Challenge
The client’s team maintained constant contact with manufacturers and vendors, passing parts lists back and forth. They needed to match these up against internal records to make sure everything was accounted for.
Frustratingly, the Manufacturer and Model would often come in slightly different.
For example, these two should be the same:
OLYMPUS AMERICA INC
OLYMPUS
And these models are the same:
CF-10 COMPUTER
CF-10
Another example:
DC 1200
DC-1200
So if you see the part DC 1200
, which isn’t an exact match from your master part list, you’d have to do a lot of manual eye-checking or subjective Ctrl + F searches. Now imagine doing this hundreds of times every day.
Solution
In data cleaning work, we usually perform multiple passes.
The easiest first pass is to remove unexpected whitespaces, and remove common suffixes (such as INC
, LLC
, etc. in manufacturer names).
From there, because a given part is always tied to a manufacturer, the next step was to concatenate the manufacturer with the model to create a unique ID/key for each entry.
Then, I created several LAMBDA functions that calculated “closeness” scores based on dynamic parameters, such as the source string length and how strict the matching should be.
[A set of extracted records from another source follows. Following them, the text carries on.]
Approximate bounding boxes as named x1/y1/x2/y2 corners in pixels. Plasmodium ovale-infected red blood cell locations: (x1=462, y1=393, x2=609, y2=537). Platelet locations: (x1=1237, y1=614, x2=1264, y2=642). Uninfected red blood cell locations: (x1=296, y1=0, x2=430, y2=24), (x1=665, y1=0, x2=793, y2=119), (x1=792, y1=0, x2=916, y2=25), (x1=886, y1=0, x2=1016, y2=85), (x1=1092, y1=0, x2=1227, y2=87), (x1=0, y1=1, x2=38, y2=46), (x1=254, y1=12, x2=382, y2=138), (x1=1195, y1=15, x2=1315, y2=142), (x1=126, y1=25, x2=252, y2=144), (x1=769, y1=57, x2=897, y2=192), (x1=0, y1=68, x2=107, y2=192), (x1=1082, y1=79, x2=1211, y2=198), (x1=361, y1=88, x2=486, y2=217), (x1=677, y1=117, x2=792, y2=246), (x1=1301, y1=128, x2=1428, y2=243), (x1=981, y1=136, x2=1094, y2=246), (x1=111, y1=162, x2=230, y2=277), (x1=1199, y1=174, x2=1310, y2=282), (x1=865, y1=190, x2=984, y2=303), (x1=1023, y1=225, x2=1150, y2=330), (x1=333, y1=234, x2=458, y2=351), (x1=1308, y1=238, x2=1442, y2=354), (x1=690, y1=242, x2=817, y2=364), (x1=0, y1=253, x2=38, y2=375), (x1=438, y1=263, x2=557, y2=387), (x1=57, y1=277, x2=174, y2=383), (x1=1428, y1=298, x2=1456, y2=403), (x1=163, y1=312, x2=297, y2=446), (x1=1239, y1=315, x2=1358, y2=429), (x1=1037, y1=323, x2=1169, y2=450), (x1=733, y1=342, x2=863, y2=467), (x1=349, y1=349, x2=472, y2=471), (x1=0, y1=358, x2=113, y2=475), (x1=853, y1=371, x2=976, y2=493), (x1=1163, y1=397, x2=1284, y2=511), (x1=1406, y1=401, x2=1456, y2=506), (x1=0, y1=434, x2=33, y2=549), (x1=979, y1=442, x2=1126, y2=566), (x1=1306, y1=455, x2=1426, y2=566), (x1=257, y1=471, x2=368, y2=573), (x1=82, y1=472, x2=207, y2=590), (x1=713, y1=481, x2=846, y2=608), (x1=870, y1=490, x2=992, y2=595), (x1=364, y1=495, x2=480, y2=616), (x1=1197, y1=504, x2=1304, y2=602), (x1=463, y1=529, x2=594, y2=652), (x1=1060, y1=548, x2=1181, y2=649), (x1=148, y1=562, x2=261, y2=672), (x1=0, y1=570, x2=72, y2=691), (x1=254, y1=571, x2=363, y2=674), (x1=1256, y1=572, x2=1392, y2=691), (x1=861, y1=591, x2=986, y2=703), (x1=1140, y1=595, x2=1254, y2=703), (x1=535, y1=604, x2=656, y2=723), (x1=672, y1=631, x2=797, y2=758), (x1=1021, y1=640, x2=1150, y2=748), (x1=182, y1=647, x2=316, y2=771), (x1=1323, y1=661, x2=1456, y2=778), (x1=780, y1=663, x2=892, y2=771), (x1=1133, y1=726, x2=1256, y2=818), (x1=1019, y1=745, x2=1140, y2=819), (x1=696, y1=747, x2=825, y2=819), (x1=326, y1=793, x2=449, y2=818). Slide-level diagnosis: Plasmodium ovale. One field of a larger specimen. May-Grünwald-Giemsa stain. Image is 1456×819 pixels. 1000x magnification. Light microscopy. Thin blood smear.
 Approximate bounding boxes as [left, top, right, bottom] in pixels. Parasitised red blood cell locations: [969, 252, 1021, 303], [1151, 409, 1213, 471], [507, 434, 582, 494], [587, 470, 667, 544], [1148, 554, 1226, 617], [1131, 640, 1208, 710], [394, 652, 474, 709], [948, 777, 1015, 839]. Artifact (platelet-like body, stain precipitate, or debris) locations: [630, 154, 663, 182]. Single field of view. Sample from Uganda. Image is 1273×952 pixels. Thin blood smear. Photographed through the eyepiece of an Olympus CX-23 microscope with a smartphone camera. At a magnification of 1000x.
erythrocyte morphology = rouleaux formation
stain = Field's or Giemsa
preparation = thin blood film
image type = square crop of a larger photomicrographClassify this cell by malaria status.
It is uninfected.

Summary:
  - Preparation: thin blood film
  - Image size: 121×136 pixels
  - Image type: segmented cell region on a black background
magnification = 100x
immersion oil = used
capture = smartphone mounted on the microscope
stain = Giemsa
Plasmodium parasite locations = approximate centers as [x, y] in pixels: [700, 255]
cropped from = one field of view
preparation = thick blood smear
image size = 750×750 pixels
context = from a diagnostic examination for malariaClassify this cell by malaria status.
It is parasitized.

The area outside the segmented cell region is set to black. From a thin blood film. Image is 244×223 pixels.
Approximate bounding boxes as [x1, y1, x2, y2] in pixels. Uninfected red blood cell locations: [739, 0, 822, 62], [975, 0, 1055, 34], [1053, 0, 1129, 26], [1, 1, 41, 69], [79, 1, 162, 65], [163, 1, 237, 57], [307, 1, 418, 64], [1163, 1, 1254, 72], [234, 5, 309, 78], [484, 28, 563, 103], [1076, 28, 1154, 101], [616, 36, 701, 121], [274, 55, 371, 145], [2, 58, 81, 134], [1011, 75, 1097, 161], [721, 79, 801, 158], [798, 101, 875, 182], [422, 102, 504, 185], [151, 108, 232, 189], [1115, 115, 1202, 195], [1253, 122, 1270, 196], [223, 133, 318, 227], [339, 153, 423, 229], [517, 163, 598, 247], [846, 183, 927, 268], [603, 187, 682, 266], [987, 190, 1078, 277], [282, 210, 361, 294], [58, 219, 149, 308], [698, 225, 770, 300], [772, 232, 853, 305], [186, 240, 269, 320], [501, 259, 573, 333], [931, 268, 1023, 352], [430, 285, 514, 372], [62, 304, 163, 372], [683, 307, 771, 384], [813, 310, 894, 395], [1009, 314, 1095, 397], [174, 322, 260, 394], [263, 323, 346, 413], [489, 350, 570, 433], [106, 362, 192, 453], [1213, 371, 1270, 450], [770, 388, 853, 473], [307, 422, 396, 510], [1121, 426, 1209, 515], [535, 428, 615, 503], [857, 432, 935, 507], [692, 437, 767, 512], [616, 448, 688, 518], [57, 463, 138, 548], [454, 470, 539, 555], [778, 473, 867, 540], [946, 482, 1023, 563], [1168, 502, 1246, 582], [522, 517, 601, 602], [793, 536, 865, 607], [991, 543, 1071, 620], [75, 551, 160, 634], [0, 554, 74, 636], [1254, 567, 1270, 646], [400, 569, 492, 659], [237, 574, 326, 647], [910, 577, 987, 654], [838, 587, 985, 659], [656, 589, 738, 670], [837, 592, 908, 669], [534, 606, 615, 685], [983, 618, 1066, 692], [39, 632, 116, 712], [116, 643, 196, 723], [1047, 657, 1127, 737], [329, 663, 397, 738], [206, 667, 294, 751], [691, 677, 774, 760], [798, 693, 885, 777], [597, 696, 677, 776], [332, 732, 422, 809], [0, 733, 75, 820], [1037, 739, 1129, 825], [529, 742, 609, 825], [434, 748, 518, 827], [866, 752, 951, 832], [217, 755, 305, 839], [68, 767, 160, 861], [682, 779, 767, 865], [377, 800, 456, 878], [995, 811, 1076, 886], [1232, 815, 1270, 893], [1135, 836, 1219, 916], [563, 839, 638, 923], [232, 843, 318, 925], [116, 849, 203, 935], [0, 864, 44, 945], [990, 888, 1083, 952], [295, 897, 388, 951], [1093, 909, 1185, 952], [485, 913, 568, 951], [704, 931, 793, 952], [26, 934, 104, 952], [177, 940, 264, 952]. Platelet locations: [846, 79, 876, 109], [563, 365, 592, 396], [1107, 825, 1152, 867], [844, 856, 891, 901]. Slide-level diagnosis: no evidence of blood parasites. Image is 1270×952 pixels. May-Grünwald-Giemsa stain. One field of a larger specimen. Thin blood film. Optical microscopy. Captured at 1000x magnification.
Finally, a comparison sheet would output an aggregated score (based on combining various matching techniques and parameters) with a list of the system’s best guesses.
Outcome
The client now has a simple Google Sheets template where they can paste incoming data, and see the fuzzy matches highlighted within a matter of seconds.
No Google Apps Script or fancy Python scripting required!
Everything is good so far and I don’t have any changes to make on the file.